*TASK SET*
[1] In the text on SAS coverage plots, what does the mode=include option to the symbol statement allow?
[2] Reproduce the part of the text on SAS coverage plots that opens with the words containing "An unrelated note" and closes with "publish our work.".

*READING TEXT*
***
The following macro calls the first one for a series of binomial p for a fixed N. Since the macro %do loop can only iterate through integers, we have to do a little division; the %sysevelf function will do this within the macro.


%macro repcicov(n=, lop=, hip=, byp=, alpha= .05);
/* need an empty data set to store the results */
data summ; set _null_; run;
%do stepp = %sysevalf(&lop / &byp, floor) %to %sysevalf(&hip / &byp,floor);
  /* note that the p sent to the %onep macro is a 
                           text string like "49 * .001" */
  %onep(n = &n, p = &stepp * &byp, alpha = &alpha);
  /* tack on the current results to the ones finished so far */
  /* this is a simple but inefficient way to add each binomial p into 
     the output data set */
  data summ; set summ onep; run;
%end;
%mend repcicov;

/* same parameters as in R */
%repcicov(n=50, lop = .01, hip = .3, byp = .001);

Finally, we can plot the results. One option shown here and not mentioned in the book are the mode=include option to the symbol statement, which allows the two distinct pieces of the T coverage to display correctly.


goptions reset=all;
legend1 label=none position=(bottom right inside)
        mode=share across=1 frame value = (h=2);
axis1 order = (0.85 to 1 by 0.05) minor=none 
   label = (a=90 h=2 "Coverage probability") value=(h=2);
axis2 order = (0 to 0.3 by 0.05) minor=none 
   label = (h=2 "True binomial p") value=(h=2);
symbol1 i = j v = none l =1 w=3 c=blue mode=include;
symbol2 i = j v = none l =1 w=3 c=red;
symbol3 i = j v = none l =1 w=3 c=lightgreen;
symbol4 i = j v = none l =1 w=3 c=black;
proc gplot data = summ;
plot (expcontrib_t expcontrib_p4  expcontrib_s  expcontrib_cp) * p 
  / overlay legend vaxis = axis1 haxis = axis2 vref = 0.95 legend = legend1;
label expcontrib_t = "T approximation" expcontrib_p4 = "P4 method"
      expcontrib_s = "Score method" expcontrib_cp = "Exact (CP)";
run; quit;

An unrelated note about aggregators:We love aggregators! Aggregators collect blogs that have similar coverage for the convenience of readers, and for blog authors they offer a way to reach new audiences. SAS and R is aggregated by R-bloggers, PROC-X, and statsblogs with our permission, and by at least 2 other aggregating services which have never contacted us. If you read this on an aggregator that does not credit the blogs it incorporates, please come visit us at SAS and R. We answer comments there and offer direct subscriptions if you like our content. In addition, no one is allowed to profit by this work under our license; if you see advertisements on this page, the aggregator is violating the terms by which we publish our work.
***
*RECORDS SHOWN*
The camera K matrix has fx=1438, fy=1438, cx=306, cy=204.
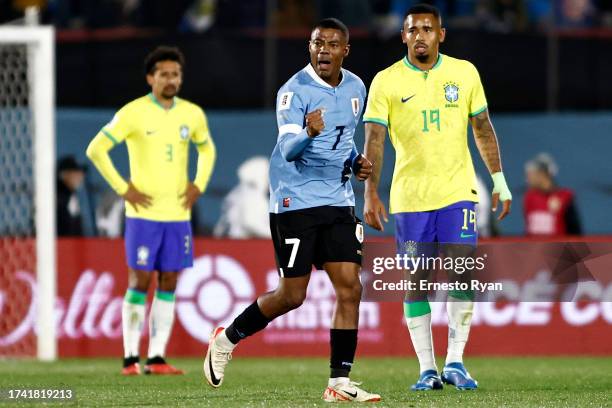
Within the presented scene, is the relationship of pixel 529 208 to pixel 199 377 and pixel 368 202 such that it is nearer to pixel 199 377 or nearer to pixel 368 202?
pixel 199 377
***
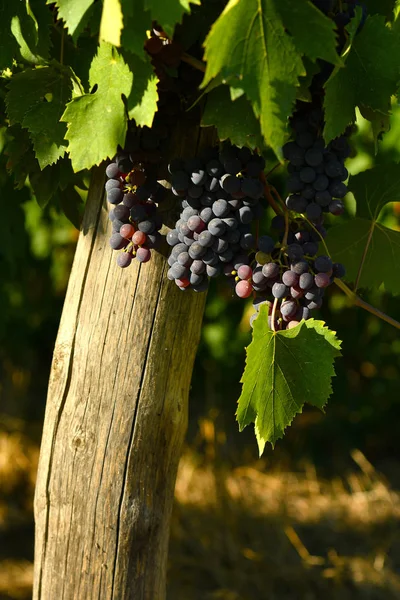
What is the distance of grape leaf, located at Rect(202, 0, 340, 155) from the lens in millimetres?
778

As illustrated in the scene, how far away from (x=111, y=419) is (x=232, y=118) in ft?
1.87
***
*EXERCISE SOLUTIONS*
[1] It allows the two distinct pieces of the T coverage to display correctly.

[2]
An unrelated note about aggregators:We love aggregators! Aggregators collect blogs that have similar coverage for the convenience of readers, and for blog authors they offer a way to reach new audiences. SAS and R is aggregated by R-bloggers, PROC-X, and statsblogs with our permission, and by at least 2 other aggregating services which have never contacted us. If you read this on an aggregator that does not credit the blogs it incorporates, please come visit us at SAS and R. We answer comments there and offer direct subscriptions if you like our content. In addition, no one is allowed to profit by this work under our license; if you see advertisements on this page, the aggregator is violating the terms by which we publish our work.